Securities Straight Talk Vol. 2: Out With the Old (Rule 505), In With the New (Rule 504)
December 15, 2016 | By Lindsey Altmeyer
There’s been a surprising shake-up within the federal government. And I’m not just talking about the recent presidential election. The SEC released its final ruling that amends Rule 504 and repeals Rule 505, altering Reg D as we know it. The announcement may not have quite the impact that the presidential election had on the country, but the ruling is important to many startups conducting small offerings up to $5,000,000.
The Current Regime
Any business that wants to raise money from investors must either register those securities with the SEC and state securities board(s) or qualify for an exemption. (As a refresher, read “Securities Laws Matter to Startups.”) Three popular federal exemptions are Rule 504, 505, and 506 of Regulation D, or “Reg D.”
Currently, Rule 504 provides an exemption for the offer and sale of up to $1,000,000 of securities in a 12-month period. There is no limit to the number of investors; investors are not required to be accredited (simply put, wealthy) or sophisticated; nor must the company disclose any specific information to potential investors.
Additionally, the company may advertise the offering, but only if
(1) the securities are registered under state law or
(2) the securities are sold only to accredited investors and the offering qualifies for a state law exemption that permits general solicitation and advertising.
Essentially, if the offering is $1,000,000 or less, the SEC is content in leaving regulation to the states, with a minimal notice filing requirement.

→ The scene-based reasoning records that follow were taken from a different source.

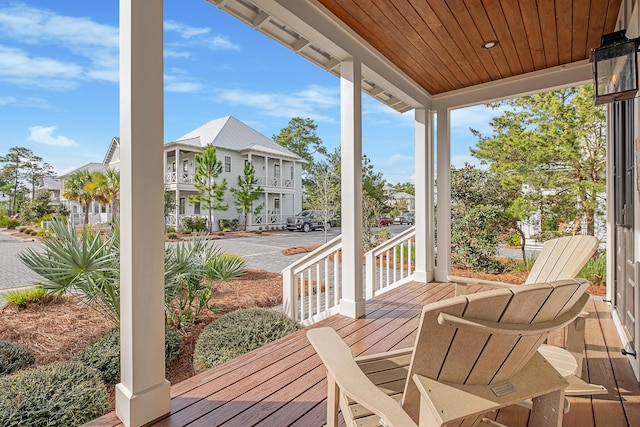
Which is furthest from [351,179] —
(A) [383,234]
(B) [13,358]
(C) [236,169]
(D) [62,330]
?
(C) [236,169]

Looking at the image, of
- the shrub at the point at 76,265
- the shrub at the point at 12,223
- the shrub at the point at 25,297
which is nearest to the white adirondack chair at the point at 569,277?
the shrub at the point at 76,265

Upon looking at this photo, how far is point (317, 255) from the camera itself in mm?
4059

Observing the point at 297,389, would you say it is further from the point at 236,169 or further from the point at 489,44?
the point at 236,169

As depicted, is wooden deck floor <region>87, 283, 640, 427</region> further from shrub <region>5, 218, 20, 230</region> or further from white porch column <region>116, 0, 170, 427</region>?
shrub <region>5, 218, 20, 230</region>

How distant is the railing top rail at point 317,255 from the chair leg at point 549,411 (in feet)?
9.40

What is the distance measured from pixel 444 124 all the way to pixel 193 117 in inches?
644

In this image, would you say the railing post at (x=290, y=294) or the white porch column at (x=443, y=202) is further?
the white porch column at (x=443, y=202)

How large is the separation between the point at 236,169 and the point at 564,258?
49.1ft

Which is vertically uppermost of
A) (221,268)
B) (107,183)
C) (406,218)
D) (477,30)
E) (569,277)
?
(477,30)

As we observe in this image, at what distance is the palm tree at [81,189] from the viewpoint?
6441 millimetres

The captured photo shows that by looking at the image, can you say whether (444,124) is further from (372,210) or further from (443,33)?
(372,210)

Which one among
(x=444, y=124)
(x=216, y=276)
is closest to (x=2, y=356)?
(x=216, y=276)

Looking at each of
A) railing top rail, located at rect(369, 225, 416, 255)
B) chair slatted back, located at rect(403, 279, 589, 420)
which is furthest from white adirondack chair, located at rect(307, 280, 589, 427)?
railing top rail, located at rect(369, 225, 416, 255)

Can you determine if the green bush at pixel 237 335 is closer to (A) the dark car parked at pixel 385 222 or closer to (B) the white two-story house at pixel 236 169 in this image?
(A) the dark car parked at pixel 385 222
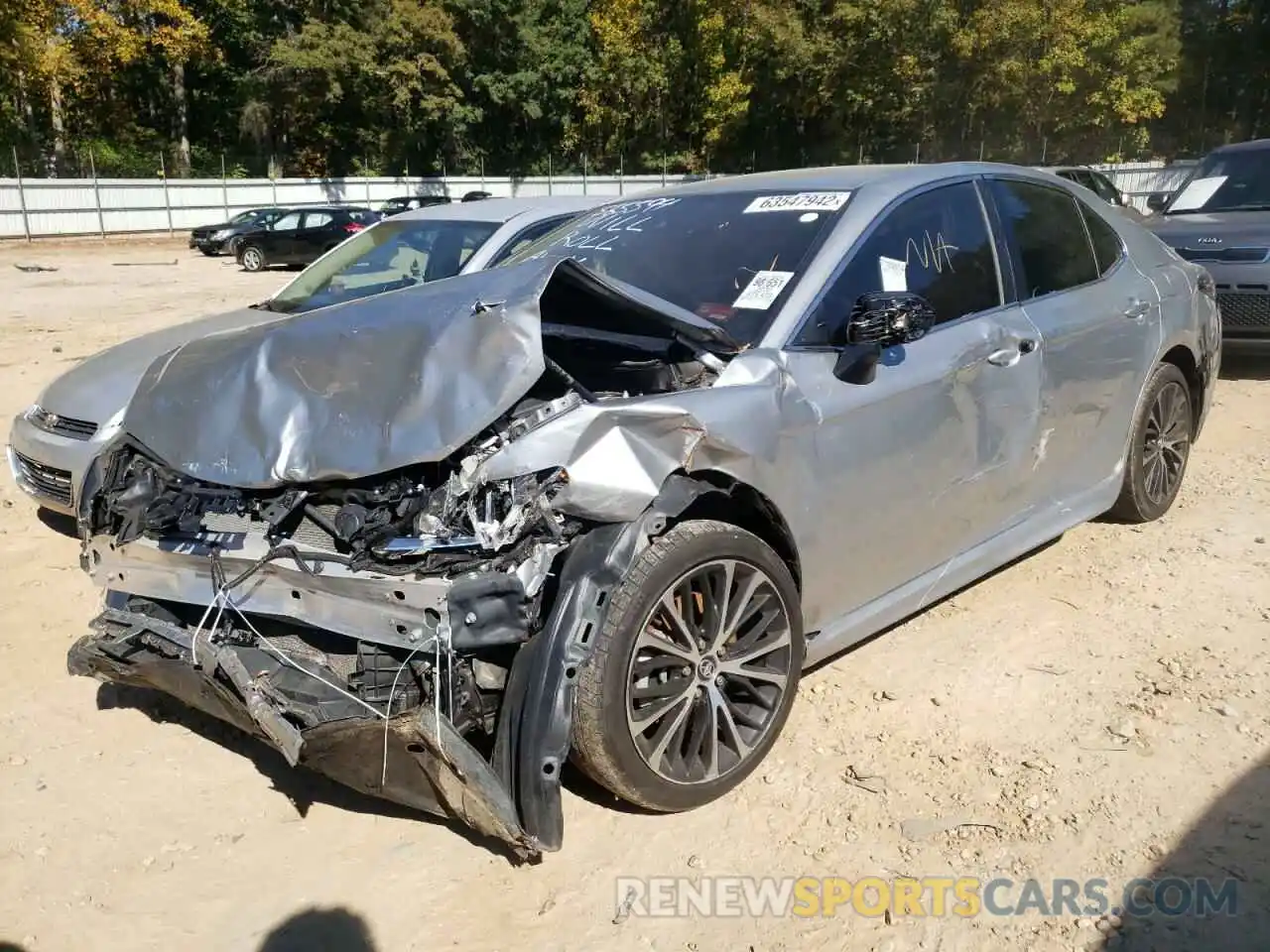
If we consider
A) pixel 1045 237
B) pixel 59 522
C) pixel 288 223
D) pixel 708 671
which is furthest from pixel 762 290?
pixel 288 223

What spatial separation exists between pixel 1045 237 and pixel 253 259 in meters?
21.6

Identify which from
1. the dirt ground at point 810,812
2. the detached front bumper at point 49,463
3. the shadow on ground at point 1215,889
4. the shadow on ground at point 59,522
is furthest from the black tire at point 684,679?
the shadow on ground at point 59,522

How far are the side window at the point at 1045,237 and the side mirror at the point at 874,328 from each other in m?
1.04

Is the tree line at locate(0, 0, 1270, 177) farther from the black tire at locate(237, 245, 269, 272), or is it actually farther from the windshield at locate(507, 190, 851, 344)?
the windshield at locate(507, 190, 851, 344)

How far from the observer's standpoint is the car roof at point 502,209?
6.86 meters

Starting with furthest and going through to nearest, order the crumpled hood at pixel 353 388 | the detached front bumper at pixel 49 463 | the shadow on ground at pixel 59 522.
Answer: the shadow on ground at pixel 59 522, the detached front bumper at pixel 49 463, the crumpled hood at pixel 353 388

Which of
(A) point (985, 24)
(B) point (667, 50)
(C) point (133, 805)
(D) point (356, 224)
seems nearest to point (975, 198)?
(C) point (133, 805)

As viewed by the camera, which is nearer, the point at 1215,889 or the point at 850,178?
the point at 1215,889

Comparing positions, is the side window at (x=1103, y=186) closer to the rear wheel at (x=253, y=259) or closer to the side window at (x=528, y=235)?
the side window at (x=528, y=235)

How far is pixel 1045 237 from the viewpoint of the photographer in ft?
14.3

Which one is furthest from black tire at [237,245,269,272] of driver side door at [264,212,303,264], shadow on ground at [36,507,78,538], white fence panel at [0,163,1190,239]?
shadow on ground at [36,507,78,538]

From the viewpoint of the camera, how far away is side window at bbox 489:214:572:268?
6414 millimetres

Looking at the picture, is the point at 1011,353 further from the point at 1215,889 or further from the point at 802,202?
the point at 1215,889

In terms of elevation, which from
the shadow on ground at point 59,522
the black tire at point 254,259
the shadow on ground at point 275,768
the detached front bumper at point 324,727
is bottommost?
the black tire at point 254,259
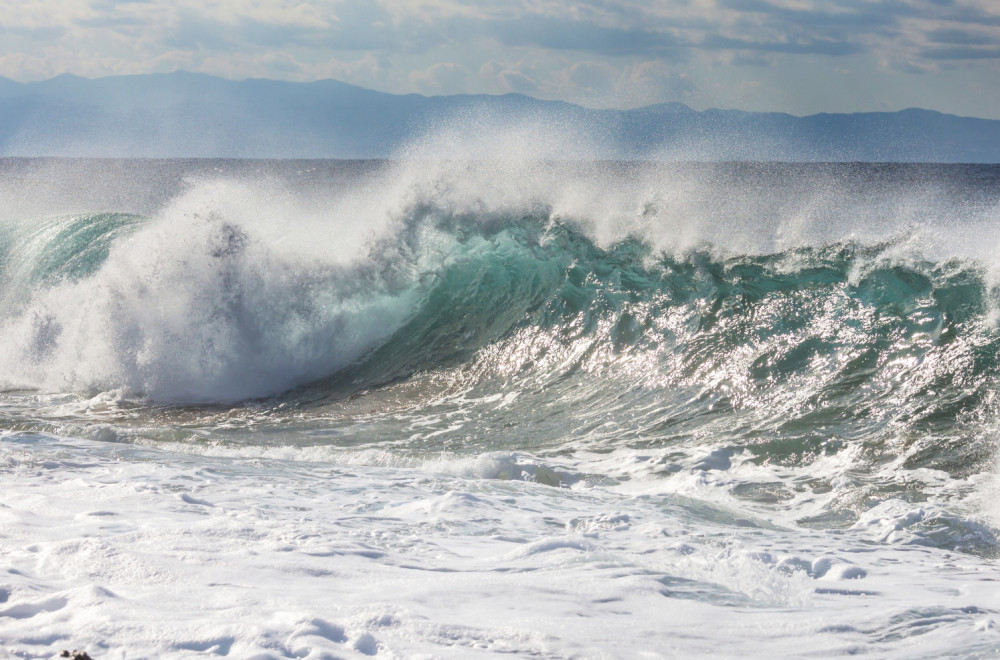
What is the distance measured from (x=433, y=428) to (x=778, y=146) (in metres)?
111

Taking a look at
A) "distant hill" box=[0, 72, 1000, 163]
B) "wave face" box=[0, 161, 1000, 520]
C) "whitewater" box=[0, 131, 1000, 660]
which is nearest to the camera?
"whitewater" box=[0, 131, 1000, 660]

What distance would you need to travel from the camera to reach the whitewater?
3398mm

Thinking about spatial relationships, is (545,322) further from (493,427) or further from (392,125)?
(392,125)

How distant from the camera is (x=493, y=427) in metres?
7.93

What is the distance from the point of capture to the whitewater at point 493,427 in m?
3.40

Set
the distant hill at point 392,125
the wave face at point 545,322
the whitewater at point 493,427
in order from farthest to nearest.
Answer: the distant hill at point 392,125
the wave face at point 545,322
the whitewater at point 493,427

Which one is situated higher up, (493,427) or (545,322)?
(545,322)

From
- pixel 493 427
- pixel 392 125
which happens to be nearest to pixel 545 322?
pixel 493 427

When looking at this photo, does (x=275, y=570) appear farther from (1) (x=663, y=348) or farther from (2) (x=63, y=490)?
(1) (x=663, y=348)

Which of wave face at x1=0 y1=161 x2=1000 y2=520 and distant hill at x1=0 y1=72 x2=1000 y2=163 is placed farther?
distant hill at x1=0 y1=72 x2=1000 y2=163

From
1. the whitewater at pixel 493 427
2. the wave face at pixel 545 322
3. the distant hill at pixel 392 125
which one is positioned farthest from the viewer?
the distant hill at pixel 392 125

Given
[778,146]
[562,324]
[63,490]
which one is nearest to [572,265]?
[562,324]

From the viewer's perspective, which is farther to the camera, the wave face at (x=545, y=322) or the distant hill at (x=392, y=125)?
the distant hill at (x=392, y=125)

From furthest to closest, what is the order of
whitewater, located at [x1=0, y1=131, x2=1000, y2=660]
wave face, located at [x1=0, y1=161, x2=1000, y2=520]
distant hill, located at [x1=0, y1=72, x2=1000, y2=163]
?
distant hill, located at [x1=0, y1=72, x2=1000, y2=163] < wave face, located at [x1=0, y1=161, x2=1000, y2=520] < whitewater, located at [x1=0, y1=131, x2=1000, y2=660]
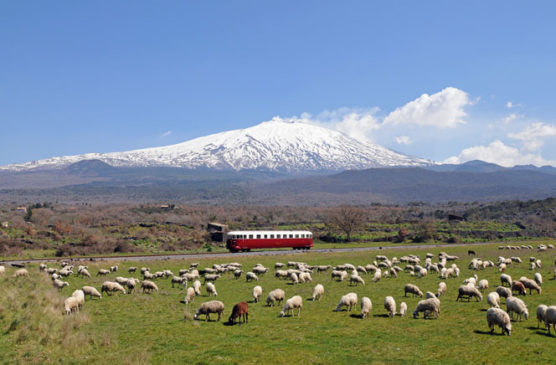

In contrast, Rule 505 exempts an offer and sale of securities up to $5,000,000 in a 12-month period. The company may sell to an unlimited number of accredited investors, but only up to 35 non-accredited investors, and is prohibited from general solicitation and advertising. Although no specific information is required to be given to accredited investors, the company must provide any non-accredited investors with burdensome disclosure documents similar to those used in a registered offering, such as certified financial statements.
(Please note, this is not an exhaustive description of these exemptions; check out “Understanding Reg D Exemptions for Raising Capital” for further restrictions and requirements.)
Amended Rule 504
On October 26, 2016, the SEC announced it had adopted final rules to amend Rule 504 and repeal Rule 505. (The rule also made changes to Rule 147, the intrastate offering exemption. Read “Keeping it Local—Changes to the Rule 147 Intrastate Offering Exemption” for the straight talk on these changes.) The final rules retain the existing Rule 504 framework but increase the offering limit allowed under the 504 exemption to $5,000,000 and impose “bad actor” disqualifications substantially similar to those already found in Rule 506. Essentially, the “bad actor” provision eliminates the exemption for any company, including certain related individuals, that has been engaged in fraudulent, deceitful, or criminal acts relating to securities, the SEC, or state securities boards.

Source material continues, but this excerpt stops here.